* **PROBLEM TO WORK ON**: Rewrite the records below, changing every "glass office building" to "glass tower" and leaving all other text unchanged.

* **GIVEN RECORDS**:
-=-=-

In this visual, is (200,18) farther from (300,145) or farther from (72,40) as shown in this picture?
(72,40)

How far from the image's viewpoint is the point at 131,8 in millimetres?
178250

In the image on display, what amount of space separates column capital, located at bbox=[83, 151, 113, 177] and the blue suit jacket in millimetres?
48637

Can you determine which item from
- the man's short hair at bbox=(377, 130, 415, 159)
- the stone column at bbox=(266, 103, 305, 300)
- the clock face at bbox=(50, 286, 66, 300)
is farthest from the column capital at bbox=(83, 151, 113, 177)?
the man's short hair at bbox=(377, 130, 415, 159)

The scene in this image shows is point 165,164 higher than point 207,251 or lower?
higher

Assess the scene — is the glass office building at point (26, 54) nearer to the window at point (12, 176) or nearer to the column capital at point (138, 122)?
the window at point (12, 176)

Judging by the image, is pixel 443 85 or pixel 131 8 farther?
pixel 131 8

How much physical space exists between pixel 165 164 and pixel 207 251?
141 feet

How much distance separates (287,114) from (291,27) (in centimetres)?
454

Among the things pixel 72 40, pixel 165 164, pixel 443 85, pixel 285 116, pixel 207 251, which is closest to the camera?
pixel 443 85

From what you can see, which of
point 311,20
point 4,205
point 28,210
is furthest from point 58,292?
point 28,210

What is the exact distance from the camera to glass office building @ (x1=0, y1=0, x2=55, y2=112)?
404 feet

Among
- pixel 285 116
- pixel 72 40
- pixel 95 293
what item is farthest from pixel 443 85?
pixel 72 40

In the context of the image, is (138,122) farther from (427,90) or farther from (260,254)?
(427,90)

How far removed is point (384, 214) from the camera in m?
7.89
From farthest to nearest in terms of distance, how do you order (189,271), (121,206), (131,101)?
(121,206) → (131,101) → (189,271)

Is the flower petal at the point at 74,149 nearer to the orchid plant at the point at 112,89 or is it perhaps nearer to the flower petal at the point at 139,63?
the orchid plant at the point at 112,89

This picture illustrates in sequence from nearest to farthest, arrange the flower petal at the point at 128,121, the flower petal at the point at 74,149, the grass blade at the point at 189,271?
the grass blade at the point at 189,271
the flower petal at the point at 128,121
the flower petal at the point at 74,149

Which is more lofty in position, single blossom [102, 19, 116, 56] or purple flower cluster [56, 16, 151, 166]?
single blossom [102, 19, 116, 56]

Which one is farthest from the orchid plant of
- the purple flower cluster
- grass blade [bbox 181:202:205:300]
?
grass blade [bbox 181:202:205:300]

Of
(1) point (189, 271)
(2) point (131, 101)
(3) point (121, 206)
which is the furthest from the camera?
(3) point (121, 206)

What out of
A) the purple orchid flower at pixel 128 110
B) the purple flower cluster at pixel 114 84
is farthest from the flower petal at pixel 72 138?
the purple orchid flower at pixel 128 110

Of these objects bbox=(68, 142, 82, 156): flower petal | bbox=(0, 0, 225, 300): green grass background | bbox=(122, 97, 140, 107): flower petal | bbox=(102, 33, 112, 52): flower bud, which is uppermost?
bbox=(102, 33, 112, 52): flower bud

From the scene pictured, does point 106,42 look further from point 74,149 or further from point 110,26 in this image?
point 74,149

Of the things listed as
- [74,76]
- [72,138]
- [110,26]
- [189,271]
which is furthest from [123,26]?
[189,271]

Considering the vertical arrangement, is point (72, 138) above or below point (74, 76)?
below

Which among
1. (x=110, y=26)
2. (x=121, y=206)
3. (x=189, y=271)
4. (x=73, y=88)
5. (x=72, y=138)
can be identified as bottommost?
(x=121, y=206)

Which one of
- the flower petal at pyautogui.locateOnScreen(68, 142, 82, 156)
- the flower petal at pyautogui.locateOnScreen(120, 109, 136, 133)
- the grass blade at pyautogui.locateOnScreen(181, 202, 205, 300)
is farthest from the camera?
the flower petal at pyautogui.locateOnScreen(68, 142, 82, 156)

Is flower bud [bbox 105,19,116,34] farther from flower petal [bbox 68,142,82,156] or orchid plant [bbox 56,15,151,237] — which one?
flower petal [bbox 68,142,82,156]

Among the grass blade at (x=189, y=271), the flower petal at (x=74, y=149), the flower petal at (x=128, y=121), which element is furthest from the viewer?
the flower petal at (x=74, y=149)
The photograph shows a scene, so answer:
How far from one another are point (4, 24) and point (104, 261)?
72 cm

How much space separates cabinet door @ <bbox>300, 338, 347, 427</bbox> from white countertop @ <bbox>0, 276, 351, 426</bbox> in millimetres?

-=-=-

* **COMPLETED TASK**:
In this visual, is (200,18) farther from (300,145) or farther from (72,40) as shown in this picture?
(72,40)

How far from the image's viewpoint is the point at 131,8 in millimetres?
178250

In the image on display, what amount of space separates column capital, located at bbox=[83, 151, 113, 177] and the blue suit jacket in millimetres?
48637

Can you determine which item from
- the man's short hair at bbox=(377, 130, 415, 159)
- the stone column at bbox=(266, 103, 305, 300)
- the clock face at bbox=(50, 286, 66, 300)
is farthest from the column capital at bbox=(83, 151, 113, 177)?
the man's short hair at bbox=(377, 130, 415, 159)

The scene in this image shows is point 165,164 higher than point 207,251 or lower?
higher

Assess the scene — is the glass tower at point (26, 54) nearer to the window at point (12, 176) or nearer to the column capital at point (138, 122)?
the window at point (12, 176)

Judging by the image, is pixel 443 85 or pixel 131 8 farther?
pixel 131 8

How much physical space exists between pixel 165 164 and pixel 207 251?
141 feet

How much distance separates (287,114) from (291,27) (in centimetres)?
454

Among the things pixel 72 40, pixel 165 164, pixel 443 85, pixel 285 116, pixel 207 251, which is closest to the camera?
pixel 443 85

From what you can see, which of
point 311,20
point 4,205
point 28,210
is furthest from point 58,292?
point 28,210

What is the exact distance from the camera to glass tower @ (x1=0, y1=0, x2=55, y2=112)?
404 feet

Among
- pixel 285 116
- pixel 72 40
- pixel 95 293
what item is farthest from pixel 443 85?
pixel 72 40

In the context of the image, is (138,122) farther from (427,90) or farther from (260,254)?
(427,90)

How far removed is point (384, 214) from the camera in m?
7.89
From farthest to nearest in terms of distance, how do you order (189,271), (121,206), (131,101)?
(121,206) → (131,101) → (189,271)

Is the flower petal at the point at 74,149 nearer to the orchid plant at the point at 112,89 or is it perhaps nearer to the flower petal at the point at 139,63?
the orchid plant at the point at 112,89

This picture illustrates in sequence from nearest to farthest, arrange the flower petal at the point at 128,121, the flower petal at the point at 74,149, the grass blade at the point at 189,271?
the grass blade at the point at 189,271
the flower petal at the point at 128,121
the flower petal at the point at 74,149

Which is more lofty in position, single blossom [102, 19, 116, 56] or purple flower cluster [56, 16, 151, 166]?
single blossom [102, 19, 116, 56]

Which one is farthest from the orchid plant of
- the purple flower cluster
- grass blade [bbox 181:202:205:300]
?
grass blade [bbox 181:202:205:300]

Of
(1) point (189, 271)
(2) point (131, 101)
(3) point (121, 206)
which is the furthest from the camera?
(3) point (121, 206)

What out of
A) the purple orchid flower at pixel 128 110
B) the purple flower cluster at pixel 114 84
is farthest from the flower petal at pixel 72 138?
the purple orchid flower at pixel 128 110

Of these objects bbox=(68, 142, 82, 156): flower petal | bbox=(0, 0, 225, 300): green grass background | bbox=(122, 97, 140, 107): flower petal | bbox=(102, 33, 112, 52): flower bud, which is uppermost?
bbox=(102, 33, 112, 52): flower bud

From the scene pictured, does point 106,42 look further from point 74,149 or further from point 110,26 in this image?
point 74,149

Of the things listed as
- [74,76]
- [72,138]
- [110,26]
- [189,271]
which is furthest from [123,26]?
[189,271]

Considering the vertical arrangement, is point (72, 138) above or below point (74, 76)?
below

Which among
1. (x=110, y=26)
2. (x=121, y=206)
3. (x=189, y=271)
4. (x=73, y=88)
5. (x=72, y=138)
can be identified as bottommost?
(x=121, y=206)

Which one of
- the flower petal at pyautogui.locateOnScreen(68, 142, 82, 156)
- the flower petal at pyautogui.locateOnScreen(120, 109, 136, 133)
- the grass blade at pyautogui.locateOnScreen(181, 202, 205, 300)
is farthest from the camera?
the flower petal at pyautogui.locateOnScreen(68, 142, 82, 156)

Is flower bud [bbox 105,19,116,34] farther from flower petal [bbox 68,142,82,156] or orchid plant [bbox 56,15,151,237] — which one?
flower petal [bbox 68,142,82,156]

Among the grass blade at (x=189, y=271), the flower petal at (x=74, y=149), the flower petal at (x=128, y=121), which element is furthest from the viewer?
the flower petal at (x=74, y=149)
The photograph shows a scene, so answer:
How far from one another are point (4, 24) and point (104, 261)?
72 cm

How much space separates cabinet door @ <bbox>300, 338, 347, 427</bbox> from white countertop @ <bbox>0, 276, 351, 426</bbox> in millimetres?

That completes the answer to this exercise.